§ **What needs to be done**:
Please pull every line of text out of the listing below and reproduce it word for word, leaving the pictures out of your answer.
::: Data for processing :::
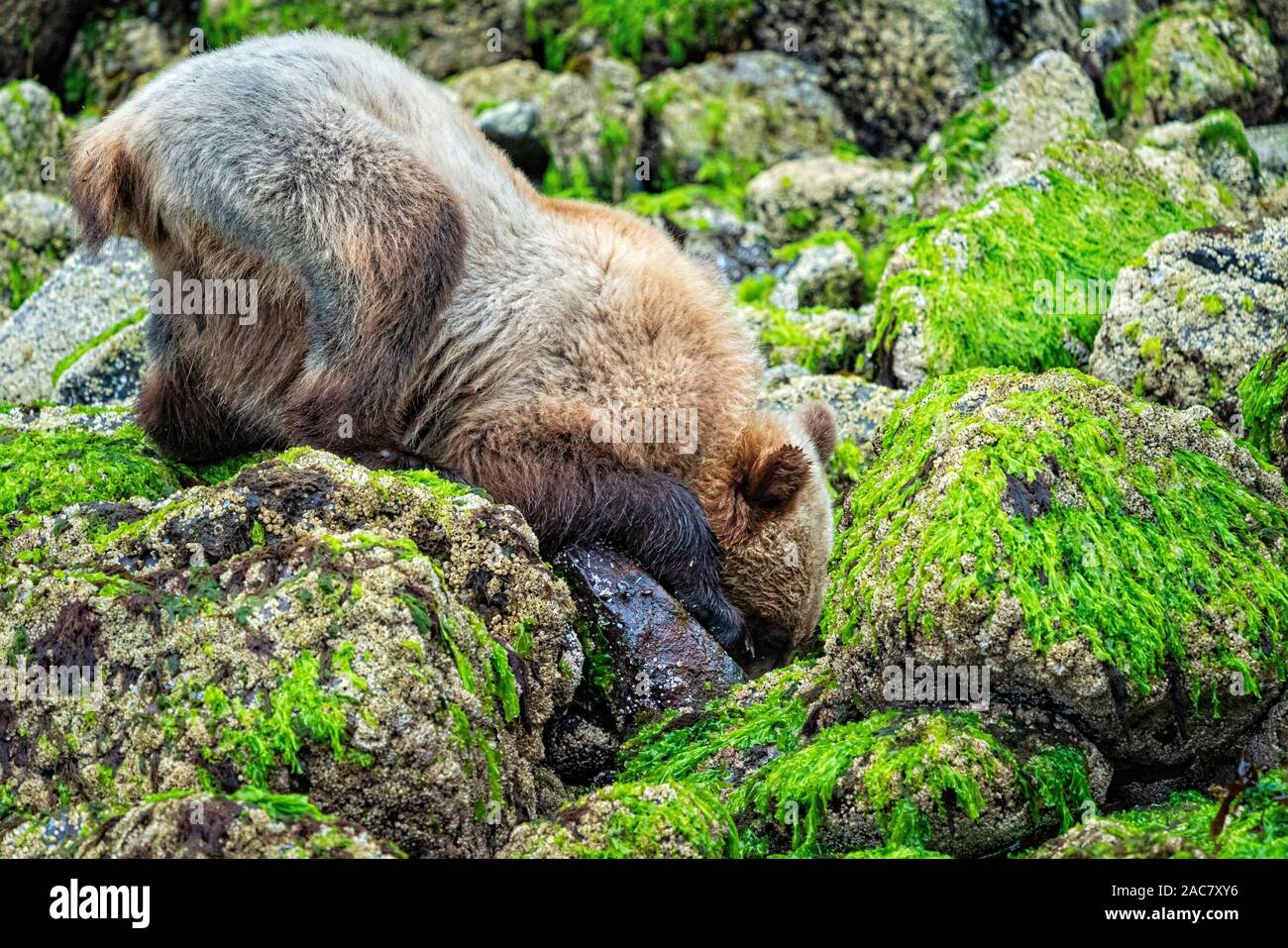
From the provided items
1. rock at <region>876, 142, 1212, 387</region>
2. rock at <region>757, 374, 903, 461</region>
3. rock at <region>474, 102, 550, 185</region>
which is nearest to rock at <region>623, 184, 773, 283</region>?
rock at <region>474, 102, 550, 185</region>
:::
§ **Result for this task**:
From the provided items
1. rock at <region>876, 142, 1212, 387</region>
2. rock at <region>757, 374, 903, 461</region>
3. rock at <region>474, 102, 550, 185</region>
which is nearest to rock at <region>623, 184, 773, 283</region>?
rock at <region>474, 102, 550, 185</region>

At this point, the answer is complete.